Мальчик задумался, по губам блуждала легкая улыбка. Размышления прервал веселый голос наставника Любомысла.
— О чем таком веселом думаешь, княжич? Не теряй времени, накидывай нашу легкую одёжу! Вон, глянь! Наш предводитель снова к бою готов.
Любомысл как всегда подначивал Прозора. Ну какой в лесу бой? В лесу охота, поединок с мудрыми лесными жителями. Они не враги, они друзья.
Добромил, спохватившись, поспешно полез в чересседельную суму, достал простой вендский наряд. Благо места он занимает немного.
Прозор, тем временем облачившись в чистую, легкую, льняного полотна рубаху, с любовью огладил ее, задержавшись пальцами у искусно расшитого ворота, по которому шла причудливая вязь рисунков-оберегов. Они главная защита охотника и воина, силу придают и сберегают душу. Все-таки кольчуга, хоть и удобна, хоть и прилегает к телу, но хоть немного — да сковывает движения! Второй кожей она никогда не станет.
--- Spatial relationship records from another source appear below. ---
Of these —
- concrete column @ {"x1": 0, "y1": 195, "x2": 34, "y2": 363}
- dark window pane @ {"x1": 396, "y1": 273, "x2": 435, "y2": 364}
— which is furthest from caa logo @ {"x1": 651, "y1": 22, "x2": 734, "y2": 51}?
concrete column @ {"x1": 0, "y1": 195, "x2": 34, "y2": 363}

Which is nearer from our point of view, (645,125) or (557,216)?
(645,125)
Прозор надев плотную кожаную безрукавку и препоясавшись набитым серебром турьим поясом, накинул на плечи перевязь с налучьем и набитым стрелами тулом. Подумав, достал из чересседельной сумы ножны, в которых покоились пять плоских, тяжелых метательных ножей и прицепил их с правой стороны пояса, напротив длинного боевого ножа. Так их удобней выхватывать: рука не делает лишнего движения. Мало ли что? Может и сгодятся.
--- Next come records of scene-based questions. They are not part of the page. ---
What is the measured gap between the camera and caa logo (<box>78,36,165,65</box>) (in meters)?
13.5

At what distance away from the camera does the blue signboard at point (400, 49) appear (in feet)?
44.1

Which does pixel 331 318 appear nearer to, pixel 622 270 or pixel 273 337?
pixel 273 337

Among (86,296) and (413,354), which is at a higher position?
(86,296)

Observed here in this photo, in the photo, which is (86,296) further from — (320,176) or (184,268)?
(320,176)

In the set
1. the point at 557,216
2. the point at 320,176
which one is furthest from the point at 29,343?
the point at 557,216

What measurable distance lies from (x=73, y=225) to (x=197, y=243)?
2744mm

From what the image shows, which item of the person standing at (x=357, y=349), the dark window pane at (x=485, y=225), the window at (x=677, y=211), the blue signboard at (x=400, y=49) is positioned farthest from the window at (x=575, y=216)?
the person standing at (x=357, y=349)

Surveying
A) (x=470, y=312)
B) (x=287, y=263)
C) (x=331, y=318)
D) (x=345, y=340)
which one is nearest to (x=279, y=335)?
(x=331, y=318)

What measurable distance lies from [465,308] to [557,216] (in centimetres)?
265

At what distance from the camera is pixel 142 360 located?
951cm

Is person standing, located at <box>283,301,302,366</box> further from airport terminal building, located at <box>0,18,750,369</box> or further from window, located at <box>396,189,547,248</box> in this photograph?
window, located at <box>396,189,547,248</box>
Ну вот, переоблачение закончено. Изукрашенные рисунками сапоги по колено; светлые порты из тонко выделанной кожи; расшитая оберегами рубаха с короткими, чуть ниже локтя рукавами; безрукавка из толстой сыромятной кожи — в ней хорошо продираться сквозь заросли, ни один шип, ни один кривой сук не зацепит и не замедлит движения. Вроде бы и вооружен как воин, но вновь ощущает себя просто охотником. Эх, надо было ночью пару копий прихватить. Хотя бы легких, метательных — сулиц. Против большого зверя с мечом и щитом не пойдешь. Да и не нужен он в лесу — щит. Пусть себе висит сзади седла.
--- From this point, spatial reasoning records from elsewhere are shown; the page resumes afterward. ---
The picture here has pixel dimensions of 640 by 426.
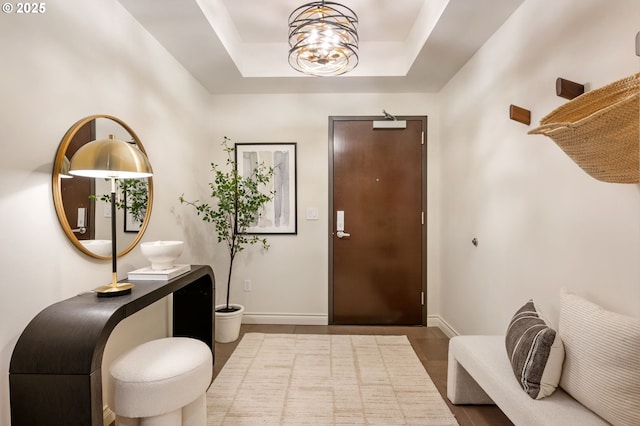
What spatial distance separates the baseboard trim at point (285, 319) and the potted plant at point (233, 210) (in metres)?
0.35

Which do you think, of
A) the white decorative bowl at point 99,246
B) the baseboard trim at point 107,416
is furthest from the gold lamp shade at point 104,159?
the baseboard trim at point 107,416

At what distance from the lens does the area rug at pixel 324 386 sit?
1.95m

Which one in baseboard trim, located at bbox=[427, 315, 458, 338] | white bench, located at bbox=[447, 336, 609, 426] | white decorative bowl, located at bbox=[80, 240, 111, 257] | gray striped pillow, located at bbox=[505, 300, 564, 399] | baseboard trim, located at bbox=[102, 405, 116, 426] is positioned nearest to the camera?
white bench, located at bbox=[447, 336, 609, 426]

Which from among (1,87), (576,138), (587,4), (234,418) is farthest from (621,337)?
(1,87)

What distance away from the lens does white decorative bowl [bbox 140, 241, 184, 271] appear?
1.98 m

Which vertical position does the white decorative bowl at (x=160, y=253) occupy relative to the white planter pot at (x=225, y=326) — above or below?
above

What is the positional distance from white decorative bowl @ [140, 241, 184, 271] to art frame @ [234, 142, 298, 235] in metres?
1.51

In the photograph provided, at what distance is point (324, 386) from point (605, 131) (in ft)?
6.91

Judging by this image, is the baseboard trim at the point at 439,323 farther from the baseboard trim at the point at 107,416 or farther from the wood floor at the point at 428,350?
the baseboard trim at the point at 107,416

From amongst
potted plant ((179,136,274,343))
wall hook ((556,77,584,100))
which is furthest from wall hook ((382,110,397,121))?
wall hook ((556,77,584,100))

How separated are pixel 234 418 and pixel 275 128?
2665mm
Переоделись и спутники. Каждый в свою излюбленную лесную одежку, хотя, в общем-то, порты у всех одинаковые — из мягкой кожи, а рубахи рознились лишь цветом и расшитыми по воротам оберегами. У княжича Добромила вышивка была самой красивой и обильной. Но цветом рубаха почти такая же, как у Прозора: схожая с листвой в конце лета, когда деревья уже набрались живительной силы солнца.